Diane se pressa contre elle. Clodia se mordait les lèvres. Chrysis baissa la tête. Les yeux de Bethesda brillaient, mais ses joues demeuraient sèches.

— J’étais étendue à terre, étourdie. Je ne pouvais pas bouger, pas même un doigt. J’attendais que le ciel me tombe dessus. Mais savez-vous ce qu’il fit ? Il devint aussi blanc qu’un linge, marmonna une malédiction et quitta la pièce. Le spectre de ma mère avait dû lui chuchoter à l’oreille pour lui faire honte. Ainsi il ne me tua pas, mais se débarrassa simplement de moi. Il m’envoya sur le marché aux esclaves. Apparemment, je n’étais pas une esclave très satisfaisante. Les hommes m’achetaient et me ramenaient avant que la journée se soit achevée. Je fus renvoyée tant de fois pour être revendue que l’homme du marché aux esclaves finit par en plaisanter. J’étais encore jeune et j’imagine que j’étais belle. Presque aussi belle que toi, Diane. Mais le bruit commença à se répandre parmi les acheteurs que j’étais du poison et plus personne ne voulait m’acheter. Finalement, un homme vint. Ce fut un caprice de la déesse que vous, les Romains, appelez Vénus, qui le dirigea ce jour-là vers le marché aux esclaves. Il n’avait pratiquement pas de pièces dans sa bourse. J’étais l’esclave la moins chère du tas, mais malgré cela, il pouvait à peine m’acheter !

Les autres femmes rirent aux larmes.

— Et ton mari ne sait rien de ton passé ? Rien de ce que l’homme t’a fait et de ce qu’il a infligé à ta mère ? demanda Clodia.

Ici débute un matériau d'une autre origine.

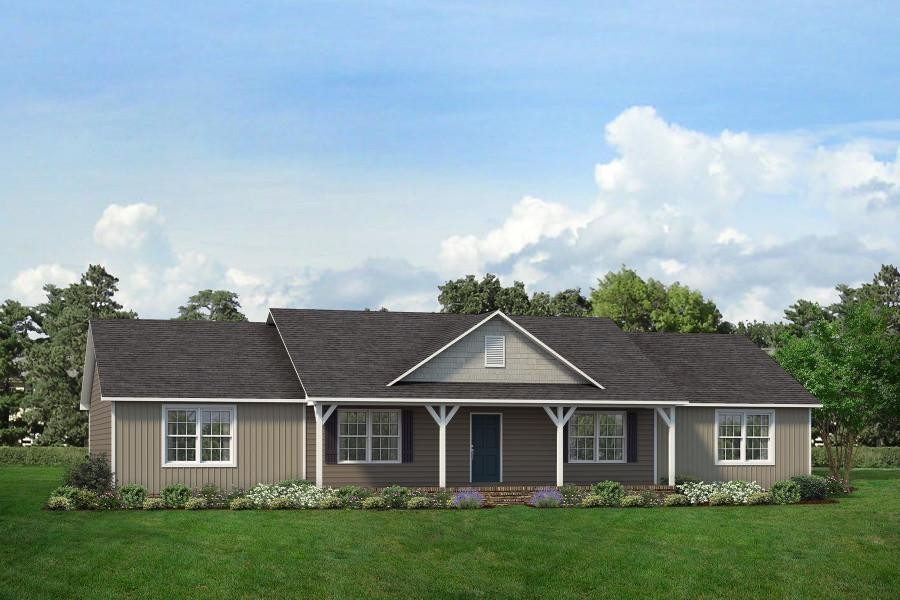 4. Valuebuild Homes - Rocky Mount - Build On Your Lot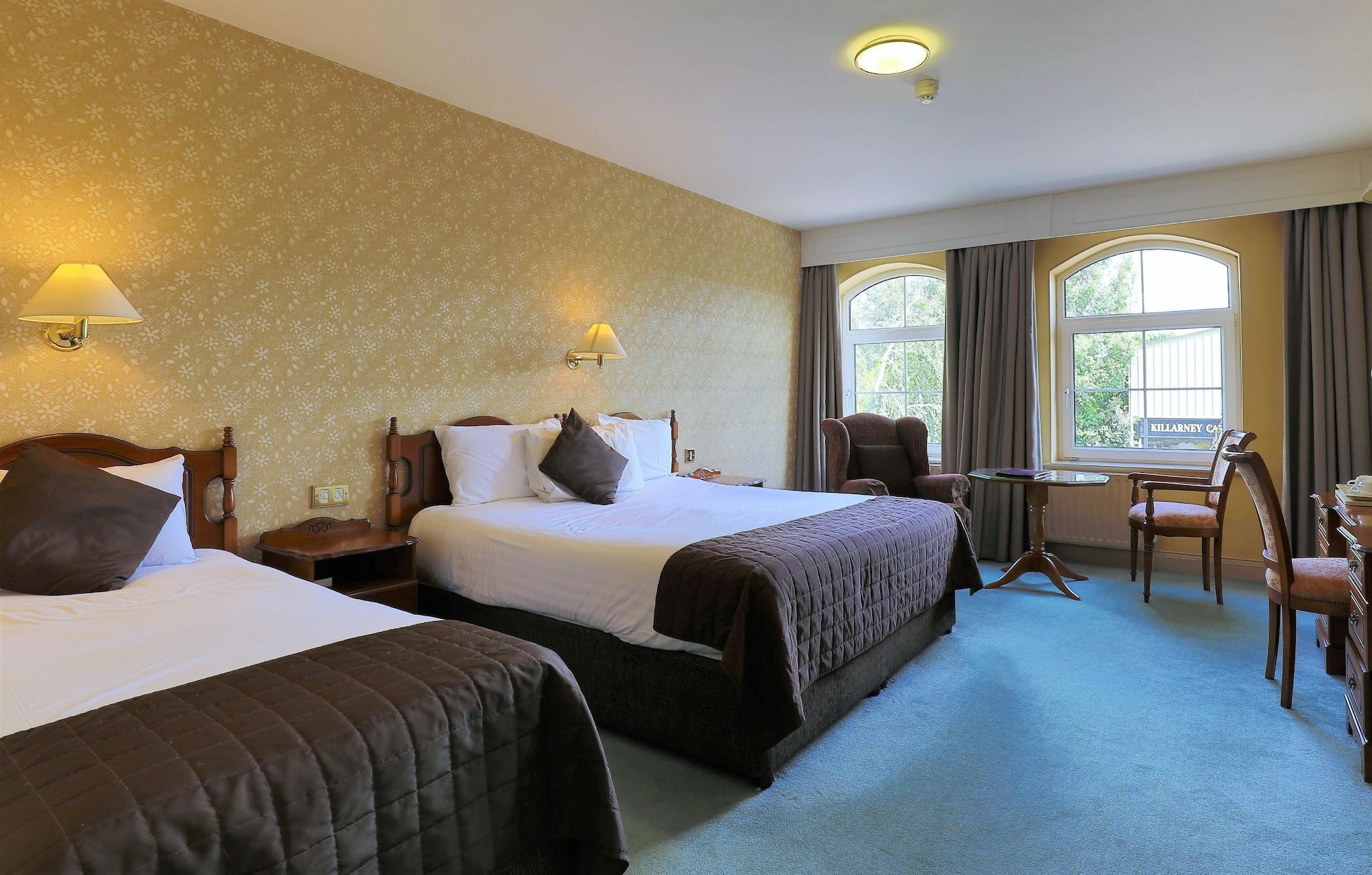 Brook Lodge Boutique Hotel Killarney Exterior foto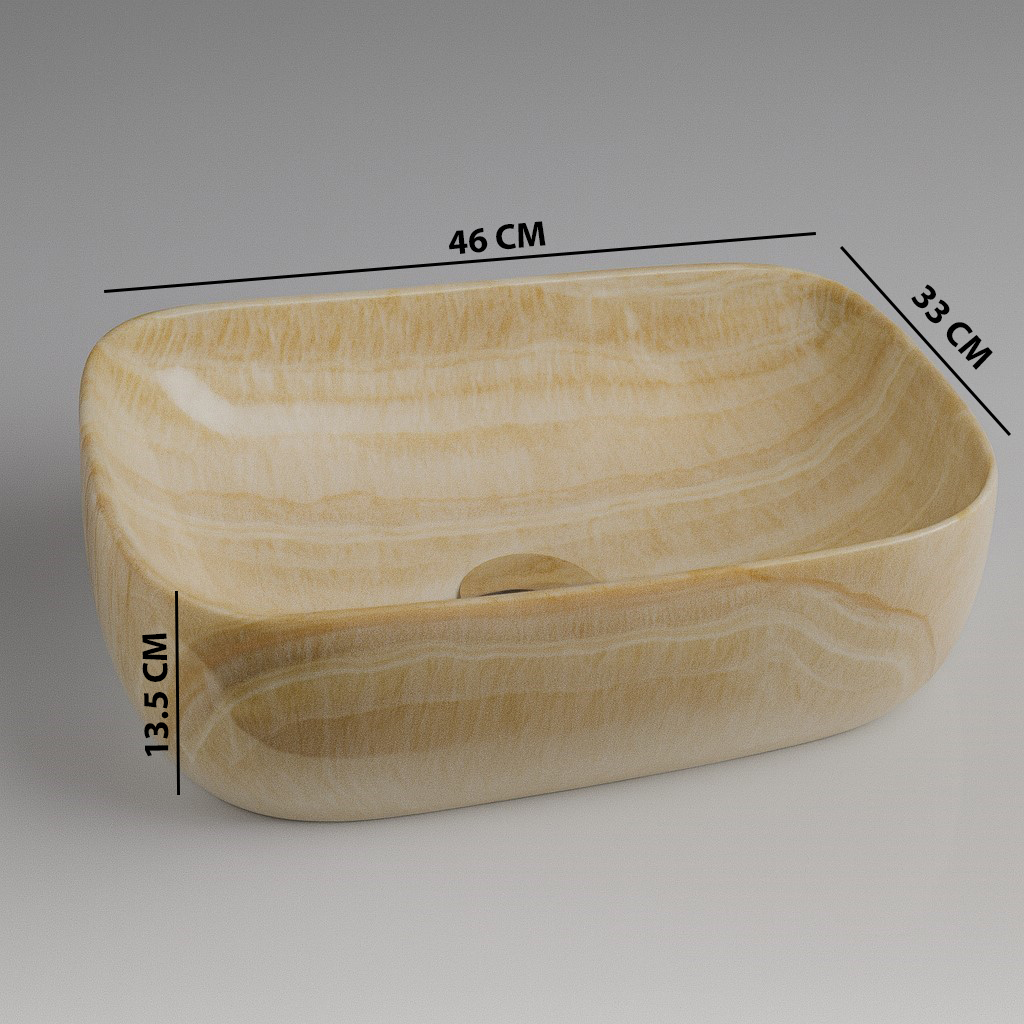 MS-402 XYLOAN TABLE TOP GLOSSY (18"X13") - Image 3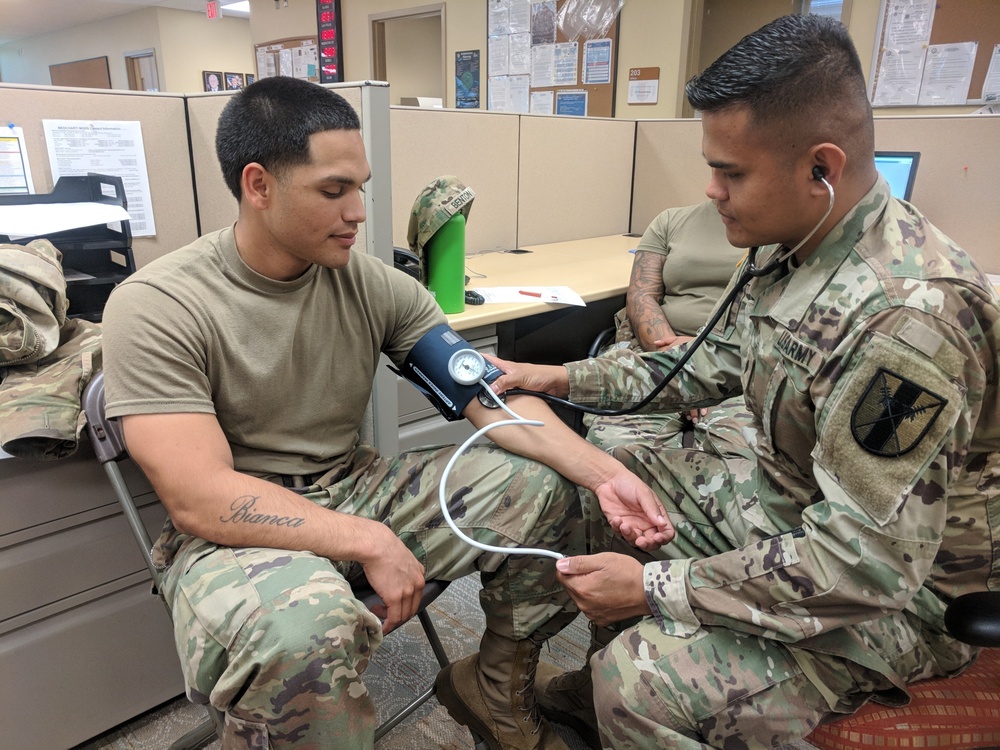 303rd MEB makes Soldier readiness a priority
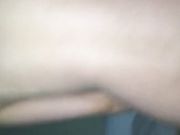 90后留学白富美女友回来后变骚了,做爱主动吃鸡巴女上位操B,会的太多很难满足她！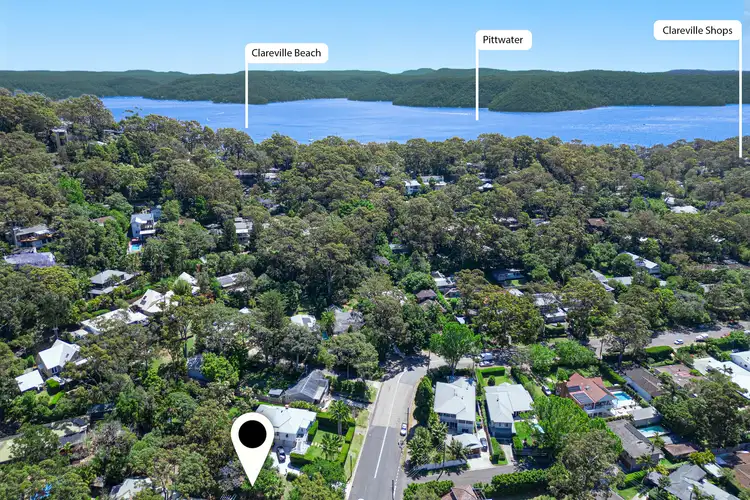Third view of Homely land listing, 137A Avalon Parade, Avalon Beach NSW 2107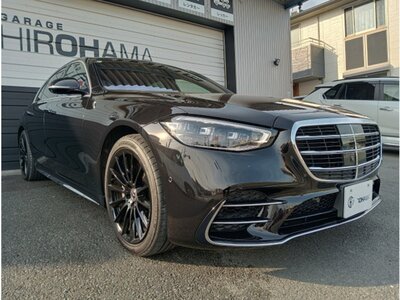 MERCEDES-BENZ S-CLASS - 2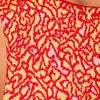 Asos Asos Midi Sleeveless Bodycon in Red (redyellow) - Lyst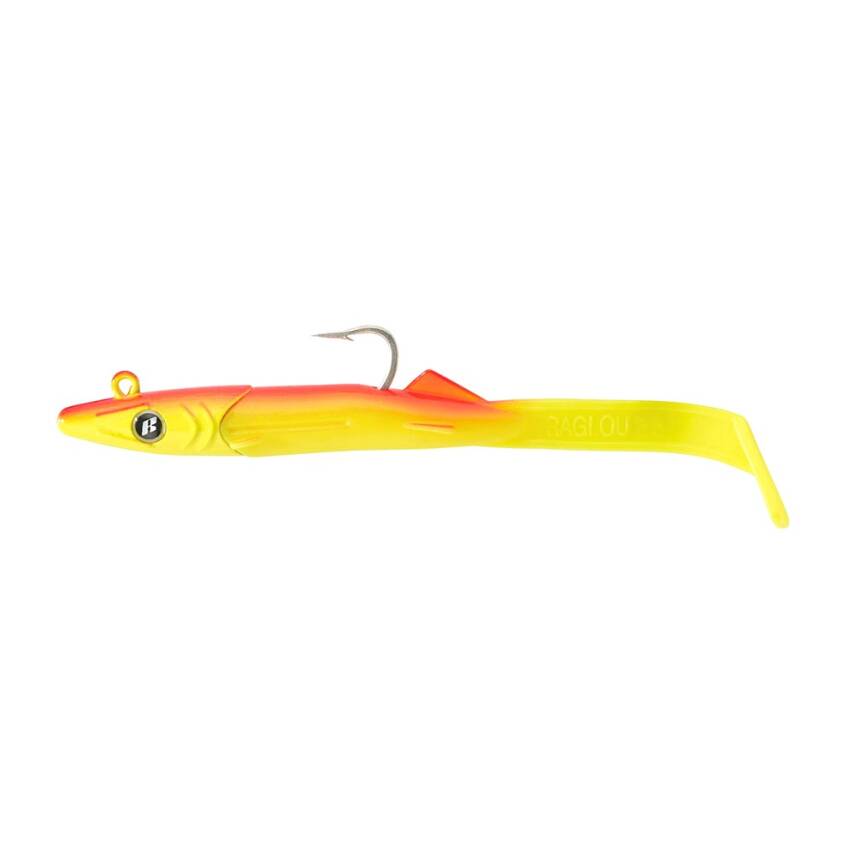 Ragot Raglou Hybrid 120mm 25gr 2 Adet Silikon Yem - 16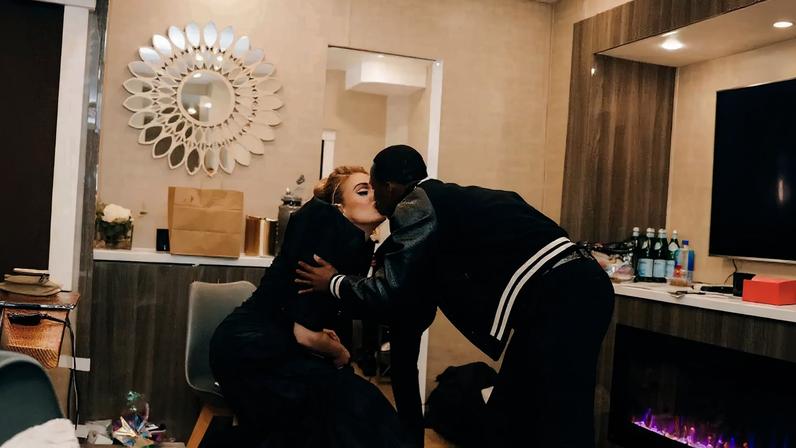 Rich Paul revela como conheceu Adele e detalhes do romance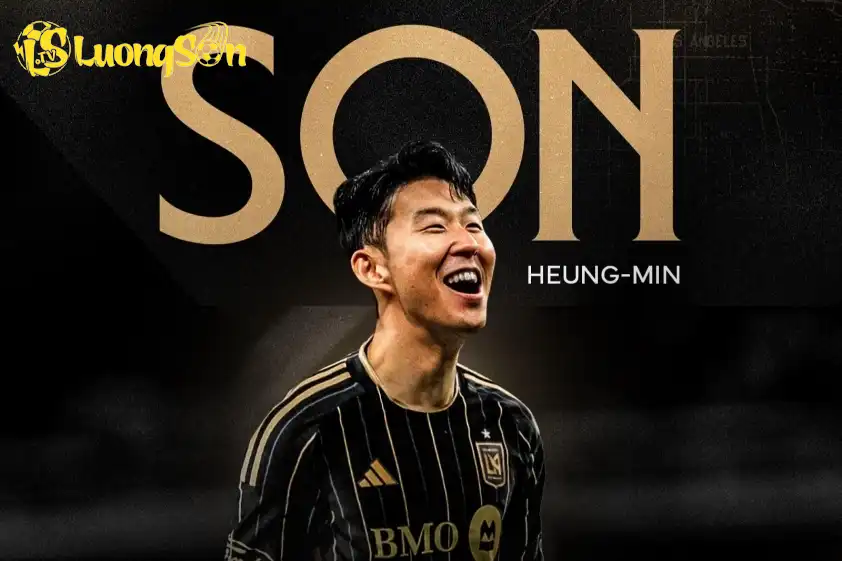 Son Heung-min vẫn đang thể hiện đẳng cấp của bản thân tại giải MLS Son Heung-min vẫn đang thể hiện đẳng cấp của bản thân tại giải MLS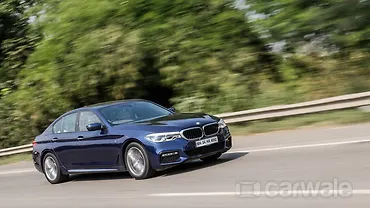 Discontinued BMW 5 Series 2021 Discontinued BMW 5 Series 2021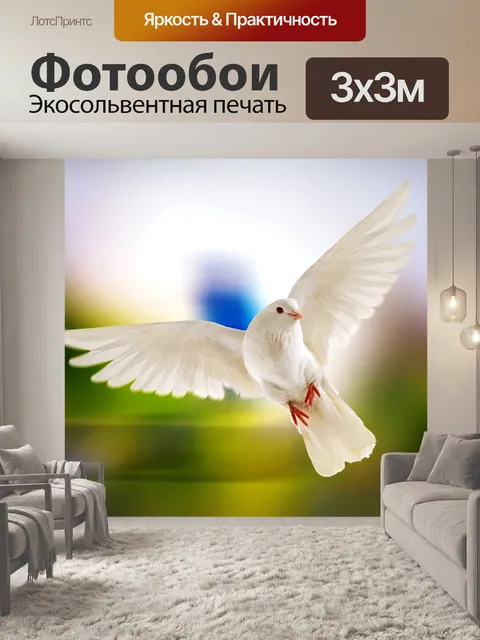 Фотообои Птица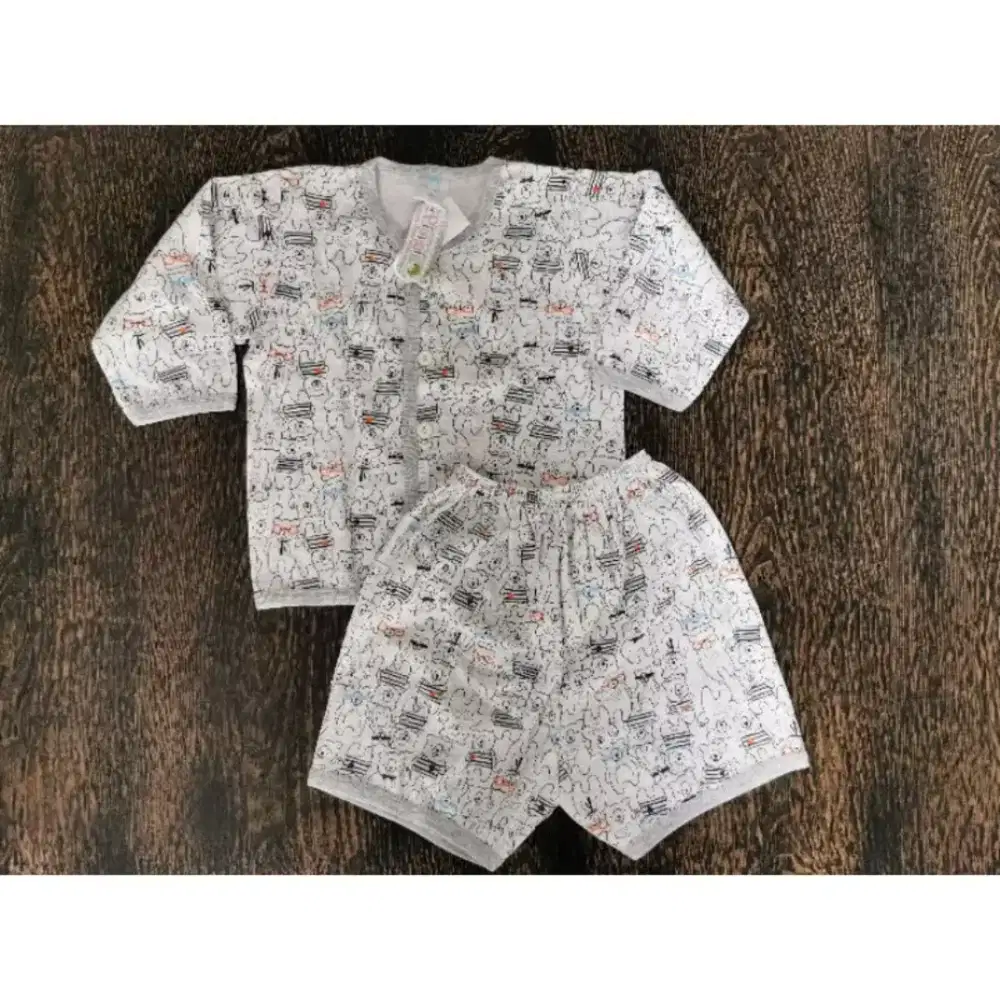 3 Set baju baby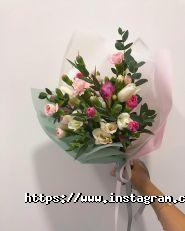 Magic flower lab, бутик флористики і декору фото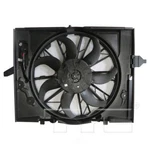 Radiator & Condenser Fan Assy Tyc 624280. Fixed Price $335.94.
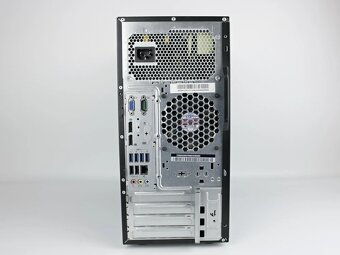 Lenovo P300 - E3-1246 v3, 16GB RAM, 256GB SSD, ZÁRUKA, W10 - 2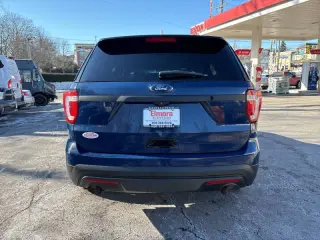 2017 Ford Explorer Police Interceptor Utility
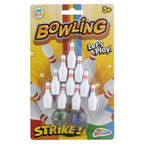 Grafix - Grafix Mini bowling set - 12dlg.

— Rien. Je ne le lui ai jamais dit et je pense que je ne le ferai jamais. Je l’ai raconté à ma fille parce que j’ai pensé qu’elle devait connaître la destinée de sa grand-mère. Et maintenant, je te l’ai raconté.

J’étais épouvanté, sidéré, abasourdi. Pas seulement par ce que Bethesda avait narré, ni par le fait qu’elle me l’avait caché, mais aussi par l’inexplicable intimité qui régnait entre ces femmes dans mon jardin. Quelle étrange alchimie avait permis qu’elles se livrent ainsi l’une à l’autre ? Où étaient passées les frontières qui auraient dû séparer l’ancienne esclave de la patricienne ? Le sol parut trembler sous mes pieds, comme tremblaient mes doigts lorsque je remis à sa place le lierre et repartis silencieusement vers ma bibliothèque.